Yet, golf at its highest levels takes patience. And the goals at that level need to be precise.

“He will have to be among the top money-winners,” says Floyd, “continue to win golf events and toss in his major every other year. He’s proven that he knows how to do it. The next step is up to him. Does he want it badly enough? Maybe he doesn’t. And you know what? You have to respect him if he doesn’t want it because that’s a very tough role.”

And a tough road. “That saying,” says Couples, “I’ve got a long way to go. I have to continue what I’m doing.” And?

“And really want it.”

Which, Couples has come to appreciate, is the proper--indeed the only--response to the needs of the game. But not necessarily the needs of Fred Couples.

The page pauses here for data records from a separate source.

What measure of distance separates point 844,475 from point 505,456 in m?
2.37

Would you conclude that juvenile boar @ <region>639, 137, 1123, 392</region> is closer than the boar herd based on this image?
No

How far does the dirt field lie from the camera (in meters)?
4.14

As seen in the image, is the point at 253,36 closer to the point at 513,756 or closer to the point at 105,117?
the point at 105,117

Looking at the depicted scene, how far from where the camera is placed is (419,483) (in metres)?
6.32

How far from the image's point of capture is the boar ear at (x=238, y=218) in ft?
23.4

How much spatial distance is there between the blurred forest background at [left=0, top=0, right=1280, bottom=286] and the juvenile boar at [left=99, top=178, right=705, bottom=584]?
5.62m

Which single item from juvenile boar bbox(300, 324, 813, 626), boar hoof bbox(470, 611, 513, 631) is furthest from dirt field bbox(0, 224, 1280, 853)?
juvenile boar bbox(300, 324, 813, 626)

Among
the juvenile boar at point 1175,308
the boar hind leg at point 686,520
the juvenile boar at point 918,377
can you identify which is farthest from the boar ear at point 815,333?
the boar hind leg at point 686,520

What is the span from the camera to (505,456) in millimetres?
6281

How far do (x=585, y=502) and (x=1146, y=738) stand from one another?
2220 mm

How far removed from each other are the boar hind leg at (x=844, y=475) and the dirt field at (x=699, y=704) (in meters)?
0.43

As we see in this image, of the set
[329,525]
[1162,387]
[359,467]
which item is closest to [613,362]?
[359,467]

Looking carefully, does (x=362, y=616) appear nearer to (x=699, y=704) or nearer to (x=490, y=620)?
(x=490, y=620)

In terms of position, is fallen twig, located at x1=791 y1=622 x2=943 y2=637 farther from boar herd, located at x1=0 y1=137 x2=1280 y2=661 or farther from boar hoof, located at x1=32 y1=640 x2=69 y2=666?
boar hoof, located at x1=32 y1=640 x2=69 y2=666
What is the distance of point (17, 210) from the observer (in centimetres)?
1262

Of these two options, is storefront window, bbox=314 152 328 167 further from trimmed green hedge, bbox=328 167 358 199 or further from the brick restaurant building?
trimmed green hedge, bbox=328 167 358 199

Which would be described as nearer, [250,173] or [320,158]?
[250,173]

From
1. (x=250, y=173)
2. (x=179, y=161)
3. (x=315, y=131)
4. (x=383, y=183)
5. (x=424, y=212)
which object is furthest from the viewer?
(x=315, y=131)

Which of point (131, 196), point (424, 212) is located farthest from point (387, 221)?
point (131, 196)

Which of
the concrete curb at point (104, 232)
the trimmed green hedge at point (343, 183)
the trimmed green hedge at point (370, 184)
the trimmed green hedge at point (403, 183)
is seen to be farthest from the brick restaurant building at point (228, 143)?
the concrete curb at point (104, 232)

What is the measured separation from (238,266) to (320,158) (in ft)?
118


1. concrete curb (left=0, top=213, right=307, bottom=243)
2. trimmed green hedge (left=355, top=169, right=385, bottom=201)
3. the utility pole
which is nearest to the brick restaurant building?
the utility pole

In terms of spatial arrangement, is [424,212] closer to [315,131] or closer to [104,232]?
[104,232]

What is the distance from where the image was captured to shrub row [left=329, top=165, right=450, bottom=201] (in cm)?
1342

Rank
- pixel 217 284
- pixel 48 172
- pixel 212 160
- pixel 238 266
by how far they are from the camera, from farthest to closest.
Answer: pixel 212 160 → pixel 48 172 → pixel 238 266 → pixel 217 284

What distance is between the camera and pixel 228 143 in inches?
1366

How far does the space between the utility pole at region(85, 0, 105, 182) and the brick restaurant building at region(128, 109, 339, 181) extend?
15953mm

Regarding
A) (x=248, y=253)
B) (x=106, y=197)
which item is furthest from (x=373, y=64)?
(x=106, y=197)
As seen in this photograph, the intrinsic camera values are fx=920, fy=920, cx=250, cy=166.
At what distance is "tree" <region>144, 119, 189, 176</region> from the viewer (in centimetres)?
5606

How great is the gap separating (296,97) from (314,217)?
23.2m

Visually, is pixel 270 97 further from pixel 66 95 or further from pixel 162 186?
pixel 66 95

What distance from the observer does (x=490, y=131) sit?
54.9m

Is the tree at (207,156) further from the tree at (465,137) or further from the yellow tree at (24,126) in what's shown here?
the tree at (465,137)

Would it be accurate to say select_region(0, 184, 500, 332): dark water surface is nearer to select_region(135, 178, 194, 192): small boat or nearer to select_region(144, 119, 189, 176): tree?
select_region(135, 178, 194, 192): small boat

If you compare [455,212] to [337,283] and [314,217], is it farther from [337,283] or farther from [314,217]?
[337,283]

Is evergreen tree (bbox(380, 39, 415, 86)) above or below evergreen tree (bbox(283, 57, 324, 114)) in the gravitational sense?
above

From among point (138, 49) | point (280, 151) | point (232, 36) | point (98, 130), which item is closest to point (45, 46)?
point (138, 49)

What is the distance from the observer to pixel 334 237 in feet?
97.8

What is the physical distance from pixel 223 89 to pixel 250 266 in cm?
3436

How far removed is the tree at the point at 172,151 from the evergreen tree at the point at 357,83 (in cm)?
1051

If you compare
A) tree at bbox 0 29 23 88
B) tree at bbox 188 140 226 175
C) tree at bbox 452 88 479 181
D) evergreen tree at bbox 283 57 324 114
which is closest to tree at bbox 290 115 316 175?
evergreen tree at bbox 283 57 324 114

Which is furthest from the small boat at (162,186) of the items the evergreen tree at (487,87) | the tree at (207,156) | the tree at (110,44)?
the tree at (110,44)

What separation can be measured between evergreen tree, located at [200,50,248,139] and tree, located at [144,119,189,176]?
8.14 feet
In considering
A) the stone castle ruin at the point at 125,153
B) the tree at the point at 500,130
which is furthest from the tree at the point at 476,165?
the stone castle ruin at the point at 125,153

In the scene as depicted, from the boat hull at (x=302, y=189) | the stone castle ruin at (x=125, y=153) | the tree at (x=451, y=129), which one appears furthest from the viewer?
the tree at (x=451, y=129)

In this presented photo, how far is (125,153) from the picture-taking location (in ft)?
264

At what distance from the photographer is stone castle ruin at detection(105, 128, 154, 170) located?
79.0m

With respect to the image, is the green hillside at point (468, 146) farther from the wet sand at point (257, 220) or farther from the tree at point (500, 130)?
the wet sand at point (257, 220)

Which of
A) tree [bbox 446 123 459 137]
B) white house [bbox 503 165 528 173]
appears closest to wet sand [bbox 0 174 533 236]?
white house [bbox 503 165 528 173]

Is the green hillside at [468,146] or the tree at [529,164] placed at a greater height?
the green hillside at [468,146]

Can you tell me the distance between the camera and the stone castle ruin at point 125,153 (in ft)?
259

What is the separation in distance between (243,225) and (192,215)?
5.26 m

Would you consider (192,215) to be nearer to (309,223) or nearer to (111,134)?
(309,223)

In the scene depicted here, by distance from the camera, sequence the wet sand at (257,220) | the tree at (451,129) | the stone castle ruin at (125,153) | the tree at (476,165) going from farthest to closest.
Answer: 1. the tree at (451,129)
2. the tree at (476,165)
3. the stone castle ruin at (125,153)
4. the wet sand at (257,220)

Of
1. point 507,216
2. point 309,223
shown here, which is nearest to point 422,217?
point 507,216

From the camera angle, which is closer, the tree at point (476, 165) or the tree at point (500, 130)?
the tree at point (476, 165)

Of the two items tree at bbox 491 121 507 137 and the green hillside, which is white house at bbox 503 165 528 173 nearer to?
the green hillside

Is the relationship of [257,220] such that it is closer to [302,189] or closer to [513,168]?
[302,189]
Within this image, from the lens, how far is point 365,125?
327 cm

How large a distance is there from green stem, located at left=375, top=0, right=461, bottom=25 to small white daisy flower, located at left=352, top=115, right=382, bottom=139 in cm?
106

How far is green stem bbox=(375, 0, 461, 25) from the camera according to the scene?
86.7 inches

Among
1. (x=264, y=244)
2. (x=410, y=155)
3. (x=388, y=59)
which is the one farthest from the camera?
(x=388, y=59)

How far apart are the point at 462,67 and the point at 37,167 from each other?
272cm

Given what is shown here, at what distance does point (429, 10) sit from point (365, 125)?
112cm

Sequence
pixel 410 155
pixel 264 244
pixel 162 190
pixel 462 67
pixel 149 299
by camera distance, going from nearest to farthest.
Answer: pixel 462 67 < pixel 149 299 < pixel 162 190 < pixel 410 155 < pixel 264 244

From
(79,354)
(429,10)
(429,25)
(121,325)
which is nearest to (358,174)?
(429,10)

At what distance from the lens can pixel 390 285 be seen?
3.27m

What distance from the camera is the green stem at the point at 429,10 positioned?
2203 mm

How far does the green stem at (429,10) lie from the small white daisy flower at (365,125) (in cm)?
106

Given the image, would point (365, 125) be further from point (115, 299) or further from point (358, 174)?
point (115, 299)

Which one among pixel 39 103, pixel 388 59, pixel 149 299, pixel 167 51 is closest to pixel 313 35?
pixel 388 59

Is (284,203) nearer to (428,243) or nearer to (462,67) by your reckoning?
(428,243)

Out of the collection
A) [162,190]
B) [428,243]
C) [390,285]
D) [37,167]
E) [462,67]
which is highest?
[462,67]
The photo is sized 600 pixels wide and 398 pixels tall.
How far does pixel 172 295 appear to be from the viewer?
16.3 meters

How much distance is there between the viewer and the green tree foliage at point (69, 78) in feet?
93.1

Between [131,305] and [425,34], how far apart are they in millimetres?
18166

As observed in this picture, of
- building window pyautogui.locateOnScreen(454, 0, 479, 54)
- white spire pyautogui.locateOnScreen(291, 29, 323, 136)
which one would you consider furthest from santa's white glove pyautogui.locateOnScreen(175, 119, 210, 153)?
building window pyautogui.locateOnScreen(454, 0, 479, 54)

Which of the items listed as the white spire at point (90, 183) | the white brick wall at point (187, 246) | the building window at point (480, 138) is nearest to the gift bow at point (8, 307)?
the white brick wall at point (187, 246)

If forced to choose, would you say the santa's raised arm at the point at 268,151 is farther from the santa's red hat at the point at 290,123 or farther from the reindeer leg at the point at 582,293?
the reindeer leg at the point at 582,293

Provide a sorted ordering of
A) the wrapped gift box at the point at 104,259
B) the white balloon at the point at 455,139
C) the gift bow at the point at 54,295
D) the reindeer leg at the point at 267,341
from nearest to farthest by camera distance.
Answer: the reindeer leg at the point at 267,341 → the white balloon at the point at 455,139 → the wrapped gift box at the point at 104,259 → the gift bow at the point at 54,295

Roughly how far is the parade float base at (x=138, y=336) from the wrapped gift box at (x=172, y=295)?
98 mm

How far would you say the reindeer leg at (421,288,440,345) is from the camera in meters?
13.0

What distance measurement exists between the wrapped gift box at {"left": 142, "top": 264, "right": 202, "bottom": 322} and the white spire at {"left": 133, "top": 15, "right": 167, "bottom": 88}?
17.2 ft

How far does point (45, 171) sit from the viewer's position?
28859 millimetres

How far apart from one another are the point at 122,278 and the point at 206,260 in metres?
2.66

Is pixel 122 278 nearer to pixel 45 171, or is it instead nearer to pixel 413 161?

His perfect world probably would be an empty golf course tucked away where no one else could find it. It would be challenging enough to keep his mind focused and crafty enough to evoke his most imaginative and competitive best. Its traps would be filled with soft sand, not creeping doubts or lapses of concentration or the excess weight of others’ wishful thinking. The hopes of adoring galleries and the off-the-course demands that any game imposes on its idols would be clearly marked: out of bounds. There would be no strokes given back on the final hole. No strokes given back in the Ryder Cup. No strokes given back ever. And nobody other than Fred Couples would really need to know.